Both employers and employees are constantly looking at ways to upskill. Employees seek career progression no matter where they go, and upskilling is one of the most effective ways to do that.
While employees can seek ways to do this outside of work, it is often in the best interests of employers and businesses to facilitate this upskilling.
Apart from essentially making your own employees better, it can also instil a stronger company culture centred around learning.
With the future of work upon us, there is a lot of talk around specific types of upskilling. While tech skills might seem like the obvious route to go down, those are not the skills that are going to make humans irreplaceable.
In fact, it’s those skills and traits that make us truly human that will keep the future of work looking bright as AI solidifies its place in the world.
Upskilling in creativity
Having skills such as communication, empathy and creativity will be what separates us from the advancing technology. However, these are not the easiest skills to develop. If you had to develop an online course to train a person to be more creative, what would that look like?
For inspiration, we looked to tech giant Pinterest, the social media platform best known for its users’ creativity and crafting skills.
So, does the sharing platform practise what it preaches? Well, four years ago, Pinterest started Knit Con, an event dedicated to developing and encouraging the creativity of its staff as well as lifelong learning and collaboration.
The name derives from the company’s value of ‘knitting’, which is the belief that better solutions come from diverse people ‘knitting’ together their ideas to solve a problem.
“We believe Pinterest will be stronger when you not only pull together world-class engineers, designers, writers, data scientists and marketers, but also when these individuals are passionate about things outside of work and can draw on diverse experiences,” said Enid Hwang, internal communications manager at Pinterest.
“Our success depends on all disciplines as well as our genuine connection to the real-life pursuits – cooking, travelling, fitness and more – that Pinners turn to Pinterest for every day,” she said.
Knit Con is Pinterest’s largest internal event and this year, more than 1,300 employees stopped working for two full days and celebrated creativity.
Connecting through creating
This year’s event brought employees to more than 250 classes at multiple offices around the world, including Dublin.
The classes spanned everything from advanced photography tips and boxing to using blockchain for social good and finding your inner drag queen.
“Over the years, what’s become particularly exciting is seeing how the initial spark of creativity and encouragement can lead to an entirely new pursuit,” said Hwang.
“From the most basic standpoint, Knit Con builds camaraderie, but I believe it also energises us as individuals because it’s really not often you have the opportunity to explore kung fu, neuroscience, special-effects make-up and pasta-making in one day!”
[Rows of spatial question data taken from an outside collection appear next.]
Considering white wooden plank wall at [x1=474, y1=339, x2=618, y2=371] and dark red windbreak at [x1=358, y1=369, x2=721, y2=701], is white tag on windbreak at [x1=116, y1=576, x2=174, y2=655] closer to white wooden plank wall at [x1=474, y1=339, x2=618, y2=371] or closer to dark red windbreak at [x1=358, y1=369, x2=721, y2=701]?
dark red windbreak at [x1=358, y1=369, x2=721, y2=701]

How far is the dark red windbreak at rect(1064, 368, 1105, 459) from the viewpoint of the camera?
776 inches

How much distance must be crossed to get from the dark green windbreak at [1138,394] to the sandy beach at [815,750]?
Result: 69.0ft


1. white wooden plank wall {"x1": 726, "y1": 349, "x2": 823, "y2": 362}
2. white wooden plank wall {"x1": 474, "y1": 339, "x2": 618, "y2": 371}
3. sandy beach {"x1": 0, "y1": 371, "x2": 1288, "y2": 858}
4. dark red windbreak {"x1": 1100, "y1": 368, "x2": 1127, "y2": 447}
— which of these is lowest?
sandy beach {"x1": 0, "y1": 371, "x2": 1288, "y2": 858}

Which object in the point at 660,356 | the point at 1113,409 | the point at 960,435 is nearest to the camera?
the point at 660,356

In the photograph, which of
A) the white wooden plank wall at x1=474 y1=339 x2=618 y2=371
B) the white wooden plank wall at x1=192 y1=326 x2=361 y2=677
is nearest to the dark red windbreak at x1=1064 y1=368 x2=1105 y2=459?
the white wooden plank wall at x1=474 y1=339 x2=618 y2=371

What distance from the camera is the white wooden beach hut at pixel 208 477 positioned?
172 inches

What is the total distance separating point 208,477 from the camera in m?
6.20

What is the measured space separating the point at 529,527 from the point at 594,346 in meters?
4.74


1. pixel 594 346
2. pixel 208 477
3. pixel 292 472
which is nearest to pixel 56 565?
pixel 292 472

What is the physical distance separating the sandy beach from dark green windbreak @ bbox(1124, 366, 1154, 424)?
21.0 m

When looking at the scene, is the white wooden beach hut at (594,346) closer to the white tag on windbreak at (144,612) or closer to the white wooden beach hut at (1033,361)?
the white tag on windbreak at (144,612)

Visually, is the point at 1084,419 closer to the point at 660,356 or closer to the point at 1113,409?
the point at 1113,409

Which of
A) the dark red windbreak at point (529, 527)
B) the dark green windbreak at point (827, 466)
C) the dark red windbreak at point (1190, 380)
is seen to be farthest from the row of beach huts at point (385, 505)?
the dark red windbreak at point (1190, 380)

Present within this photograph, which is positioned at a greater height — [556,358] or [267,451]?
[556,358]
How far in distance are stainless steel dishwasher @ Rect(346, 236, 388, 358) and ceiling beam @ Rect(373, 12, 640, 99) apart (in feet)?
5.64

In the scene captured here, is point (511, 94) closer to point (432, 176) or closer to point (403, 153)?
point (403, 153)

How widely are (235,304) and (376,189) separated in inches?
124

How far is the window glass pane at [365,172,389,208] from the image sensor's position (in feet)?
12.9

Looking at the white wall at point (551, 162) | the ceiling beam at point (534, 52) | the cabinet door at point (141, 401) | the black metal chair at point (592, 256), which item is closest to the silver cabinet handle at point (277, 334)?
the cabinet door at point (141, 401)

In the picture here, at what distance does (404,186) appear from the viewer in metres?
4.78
The natural camaraderie that comes with learning a fun new skill with your colleagues is bound to encourage inclusivity and build a culture around collaboration.
But does doing creative things such as crafting or photography actually develop your creativity? Lara Glover is an account manager team lead at Pinterest’s Dublin office and she spoke about how Knit Con has helped her career.
“It provides an opportunity to re-energise and reinvigorate my creativity and makes me feel appreciated as a person at the company,” said Glover. “Additionally, it’s about putting ideas into action – a behaviour that can be often overlooked when a lot of people talk about doing things but don’t end up putting them into practice.”
Glover also proved that it’s not only the participation that encourages creativity, as she exercised her creative muscles when she made the decision to teach one of the classes this year.
“I didn’t feel I had any ‘special talents’, so I went out of my way to find something on Pinterest that I felt I could do. This ended up being ‘pom poms’. So, I learned how to make a craft, ordered the items and away we went,” she said.
“I was able to see people light up as their creation came to fruition. I also loved seeing where people’s creativity led them.”
Outside of developing its employees’ creativity, Pinterest’s annual event introduces the participants to other members of staff that they might not normally get to work with.
For Allison Pianpanya, an international operations analyst at Pinterest’s French office, this year marked her first time attending Knit Con.
“From a professional point of view, Knit Con taught me the value of a healthy work-life balance in the office,” she said. “Knit Con is an incredible way to remind employees about the importance of trying new things and having interests outside of work.”
Hwang said all companies would benefit from dedicating time for employees to connect with their mission and values, but the experience must be authentic.
“Knit Con is deliberately designed to feel like Pinterest brought to life – from the surprise of the schedule, to the breadth of topics offered – and almost nothing is outsourced,” she said.
“Knit Con is undeniably ours and feels that way to every attendee. So, investing time upfront on the overall format and event design will pay off the way it has with Knit Con over the years.”